» GIVEN PROBLEM 1
Reproduce the portion of the train layout post between "Have you been" and "and built layout.", inclusive.
___ SOURCE EXTRACT ___
Have you been able to check for interferences with the engines and cars that will run on the track? Looking at the pictures I see two possible issues. The first is the two places on the left side where the inner loop passes by the turnout housings. Since the engine will still be on a curve the front will overhang. All the engines with the exception of the 370 will be ok. The 370 has the protruding wire coupler bracket in place of a link coupler. It will be very close, might or might not hit the housing. The easiest fix would be to not run a 370 on the inner loop. The other close call will be at the turnout for the the innermost loop that is closest to the station. A Northern cab might touch a passenger car at that point if the passenger car is partly on the curve track. Be sure to check it when the Northern is backing up. Again, that is a very nicely designed and built layout.


----------



## hjstr6 (Jul 12, 2019)
___
» GIVEN PROBLEM 2
How many lines of the records contain the string "from", counting only matches in the same case? Reply with the number alone.
___ RECORDED INFORMATION ___
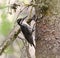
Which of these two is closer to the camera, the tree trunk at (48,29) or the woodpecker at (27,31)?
the tree trunk at (48,29)

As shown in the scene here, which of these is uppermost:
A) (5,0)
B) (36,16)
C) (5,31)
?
(36,16)

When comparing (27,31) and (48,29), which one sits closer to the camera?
(48,29)

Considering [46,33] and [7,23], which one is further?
[7,23]

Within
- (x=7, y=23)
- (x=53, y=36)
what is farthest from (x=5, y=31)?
(x=53, y=36)

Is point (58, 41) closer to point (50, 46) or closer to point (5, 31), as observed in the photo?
point (50, 46)

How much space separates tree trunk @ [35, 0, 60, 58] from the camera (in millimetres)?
___
» EXERCISE RESULT 1
Have you been able to check for interferences with the engines and cars that will run on the track? Looking at the pictures I see two possible issues. The first is the two places on the left side where the inner loop passes by the turnout housings. Since the engine will still be on a curve the front will overhang. All the engines with the exception of the 370 will be ok. The 370 has the protruding wire coupler bracket in place of a link coupler. It will be very close, might or might not hit the housing. The easiest fix would be to not run a 370 on the inner loop. The other close call will be at the turnout for the the innermost loop that is closest to the station. A Northern cab might touch a passenger car at that point if the passenger car is partly on the curve track. Be sure to check it when the Northern is backing up. Again, that is a very nicely designed and built layout.

» EXERCISE RESULT 2
2